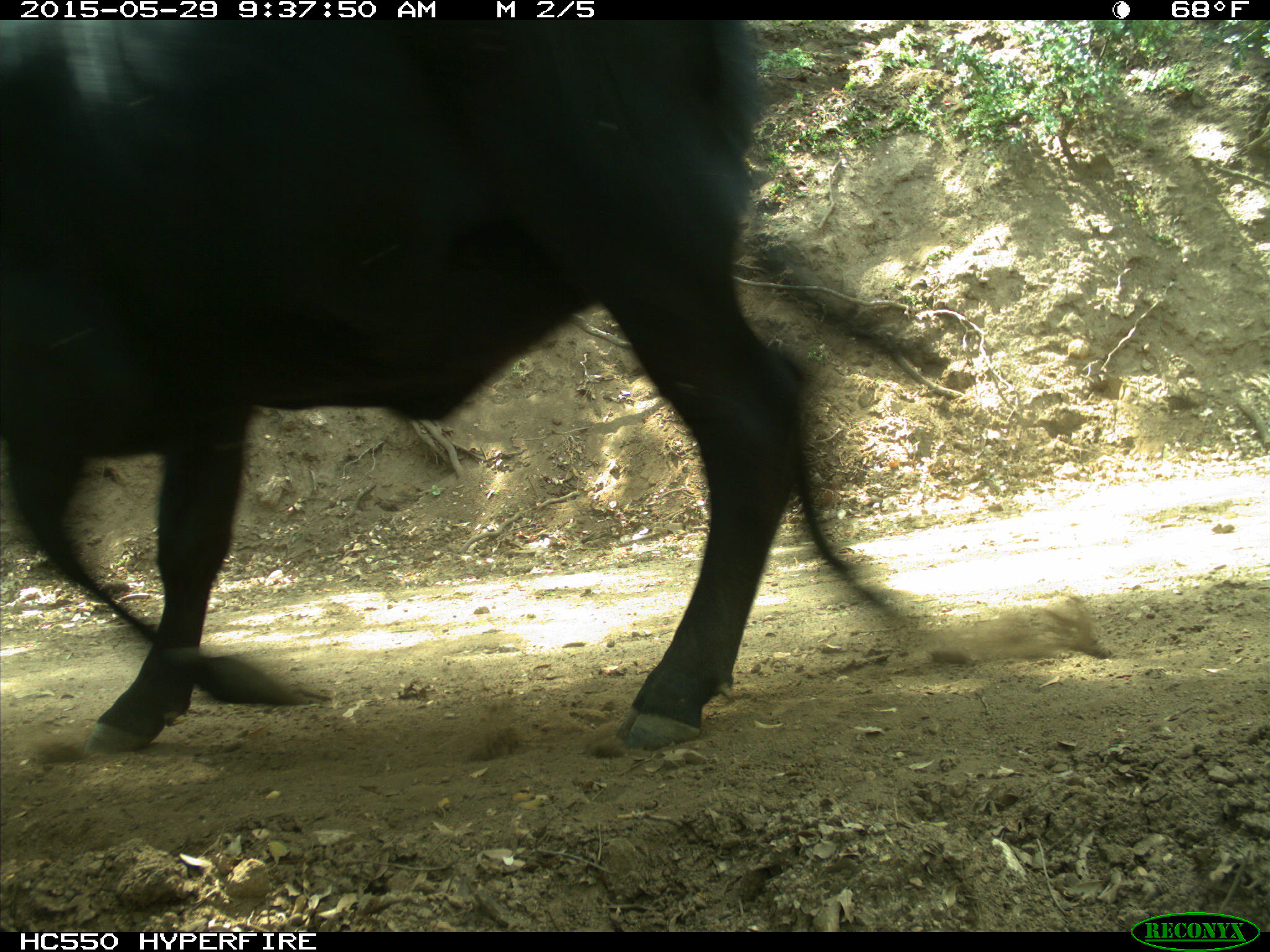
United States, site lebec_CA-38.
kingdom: Animalia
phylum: Chordata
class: Mammalia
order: Artiodactyla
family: Bovidae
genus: Bos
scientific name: Bos taurus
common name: domestic cow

*-*-*

● What is needed:
Copy each line, exactly, that falls between the line containing "class: Mammalia" and the end of the entries, both included.

● Expected answer:
class: Mammalia
order: Artiodactyla
family: Bovidae
genus: Bos
scientific name: Bos taurus
common name: domestic cow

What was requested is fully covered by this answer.